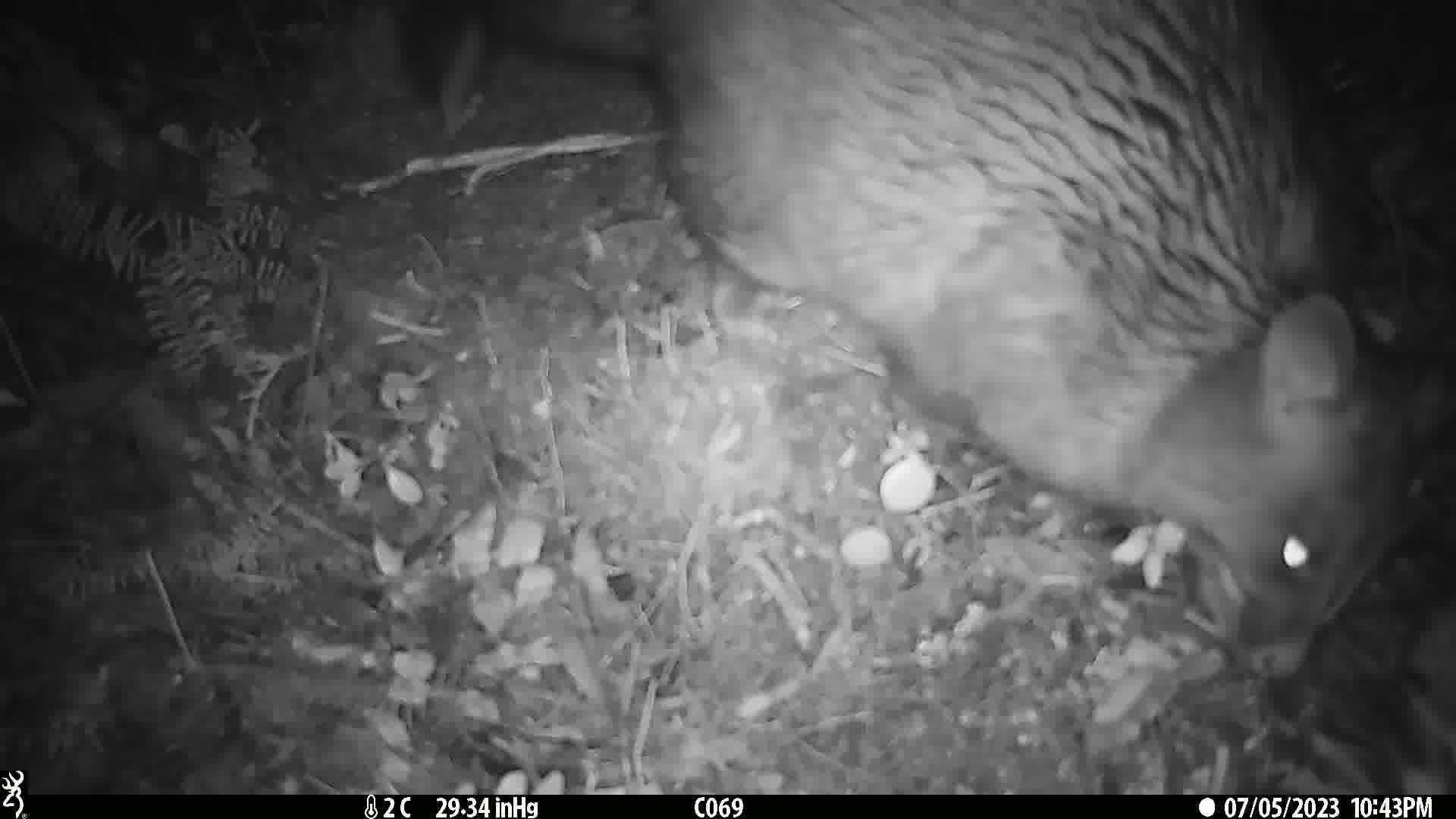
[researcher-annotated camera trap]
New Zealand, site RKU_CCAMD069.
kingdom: Animalia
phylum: Chordata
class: Mammalia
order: Diprotodontia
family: Phalangeridae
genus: Trichosurus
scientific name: Trichosurus vulpecula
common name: common brushtail possum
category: possum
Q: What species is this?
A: Possum (common brushtail possum) (Trichosurus vulpecula).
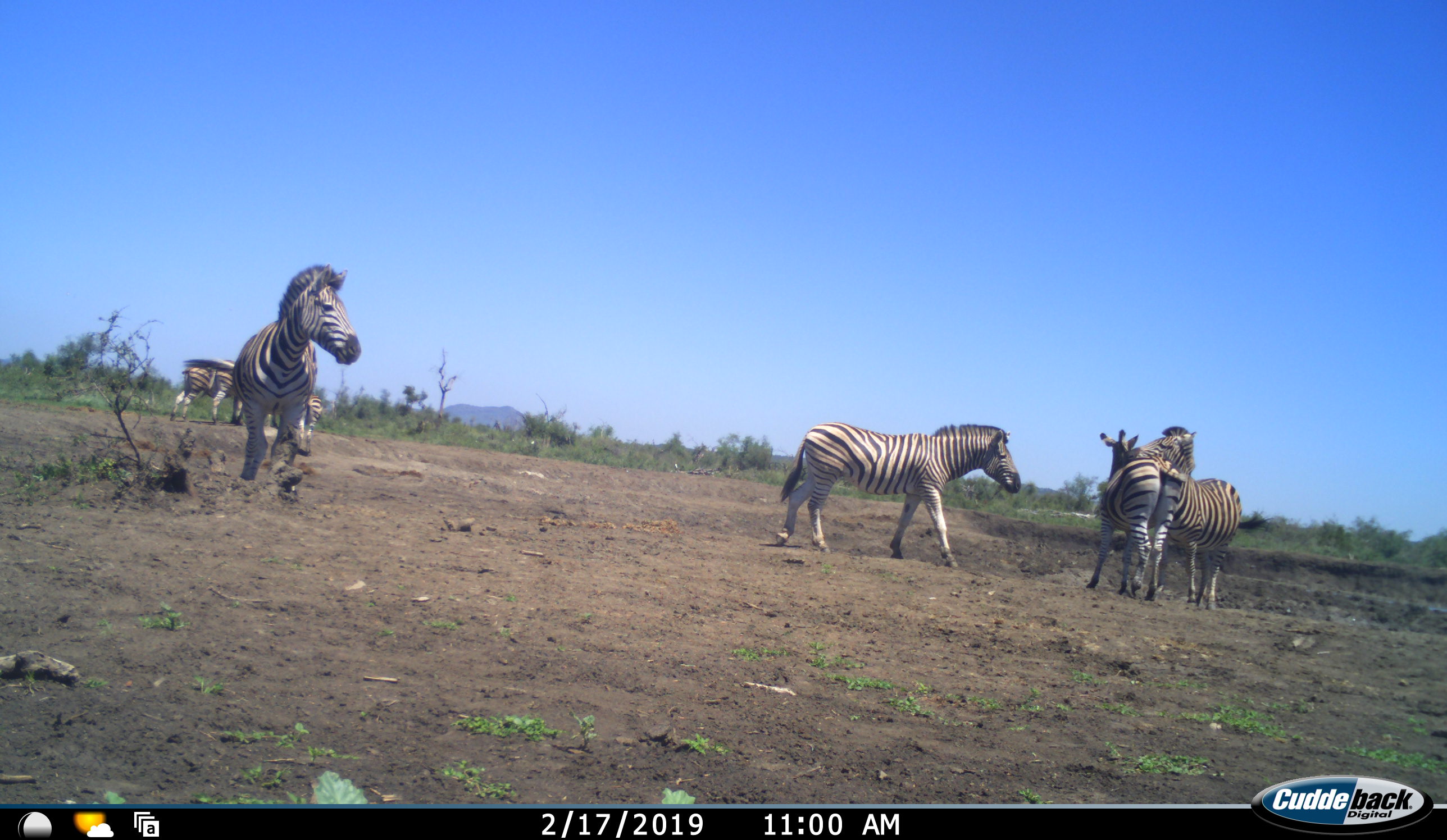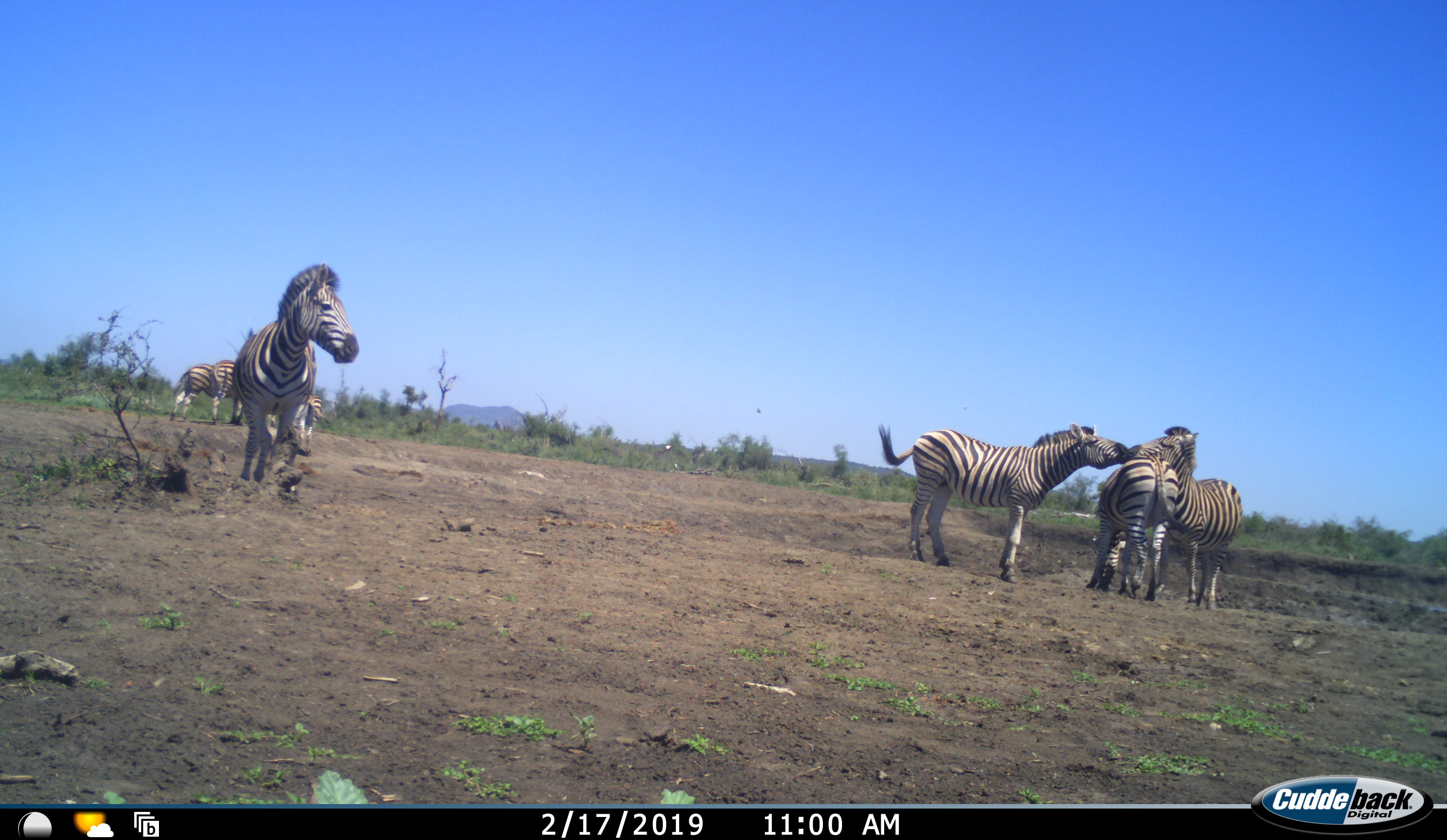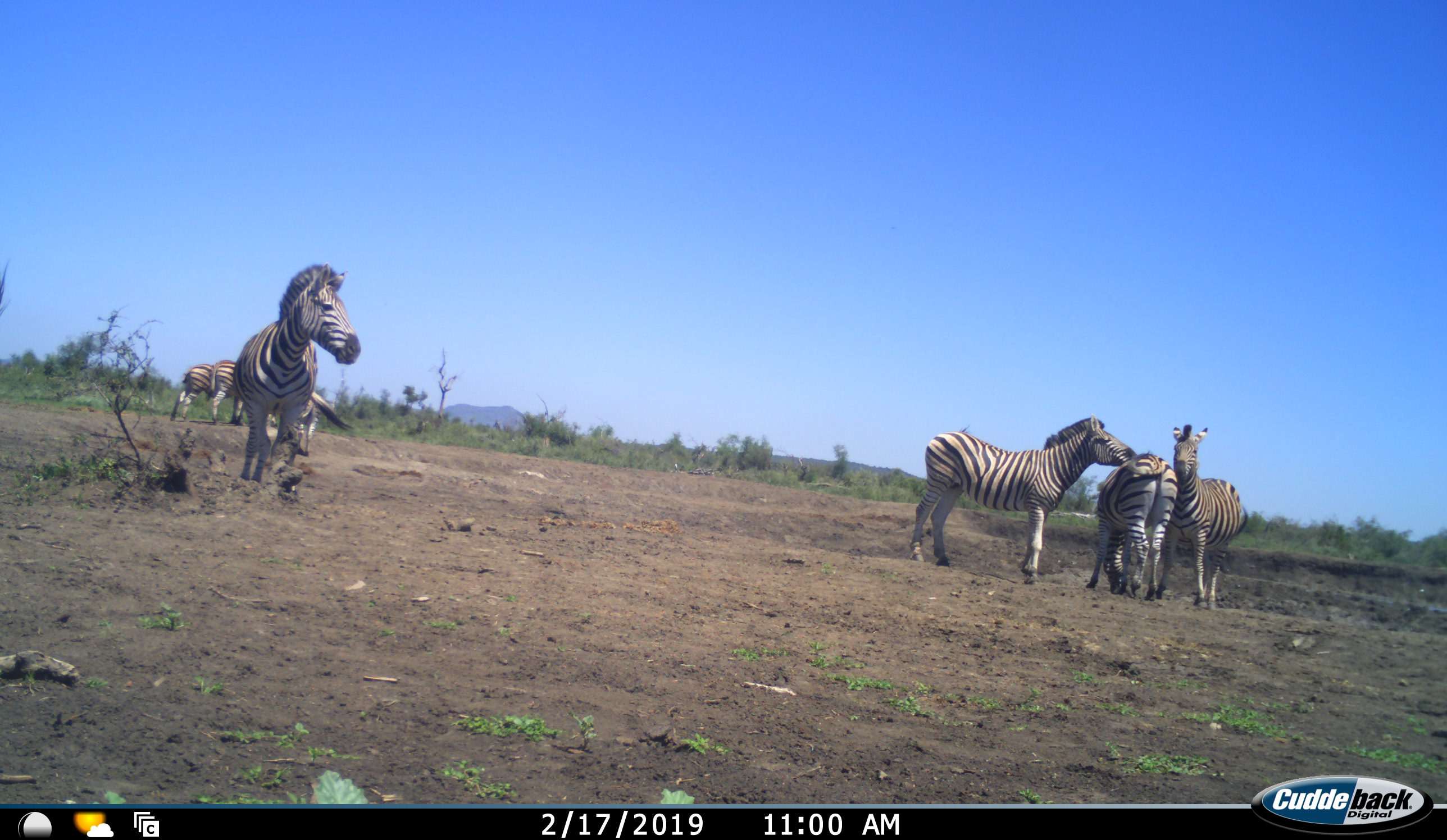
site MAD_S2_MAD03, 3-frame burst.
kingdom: Animalia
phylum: Chordata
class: Mammalia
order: Perissodactyla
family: Equidae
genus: Equus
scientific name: Equus quagga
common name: plains zebra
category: zebraplains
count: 7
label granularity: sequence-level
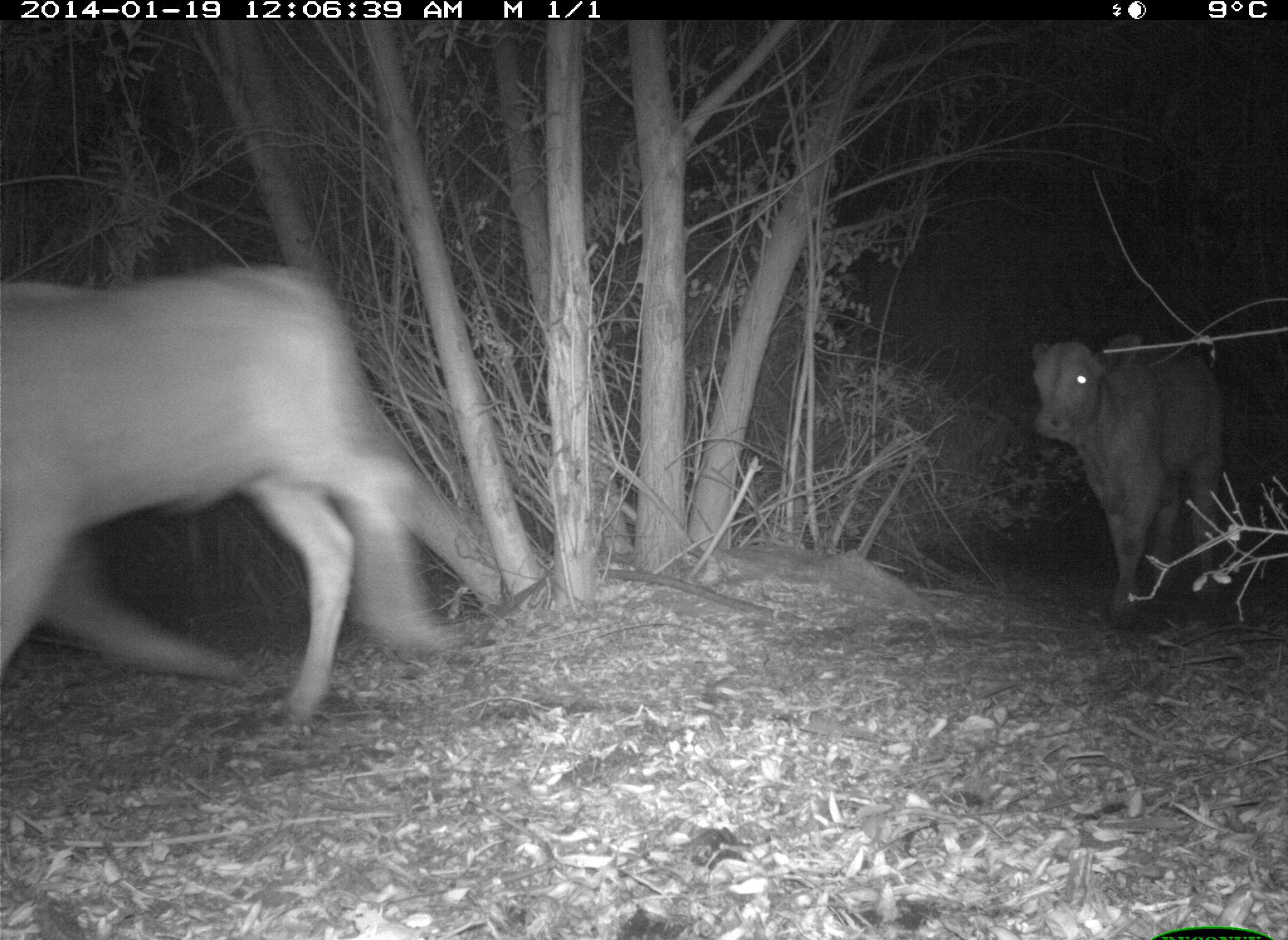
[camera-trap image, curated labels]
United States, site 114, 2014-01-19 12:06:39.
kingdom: Animalia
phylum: Chordata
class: Mammalia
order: Artiodactyla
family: Bovidae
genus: Bos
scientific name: Bos taurus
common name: cow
Cow (Bos taurus).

» Task objective
The response has to be an exact copy of all the data, pictures excluded.

» Answer for the task
[researcher-annotated camera trap]
New Zealand, site RKU_CCAMD069.
kingdom: Animalia
phylum: Chordata
class: Mammalia
order: Diprotodontia
family: Phalangeridae
genus: Trichosurus
scientific name: Trichosurus vulpecula
common name: common brushtail possum
category: possum
Q: What species is this?
A: Possum (common brushtail possum) (Trichosurus vulpecula).
site MAD_S2_MAD03, 3-frame burst.
kingdom: Animalia
phylum: Chordata
class: Mammalia
order: Perissodactyla
family: Equidae
genus: Equus
scientific name: Equus quagga
common name: plains zebra
category: zebraplains
count: 7
label granularity: sequence-level
[camera-trap image, curated labels]
United States, site 114, 2014-01-19 12:06:39.
kingdom: Animalia
phylum: Chordata
class: Mammalia
order: Artiodactyla
family: Bovidae
genus: Bos
scientific name: Bos taurus
common name: cow
Cow (Bos taurus).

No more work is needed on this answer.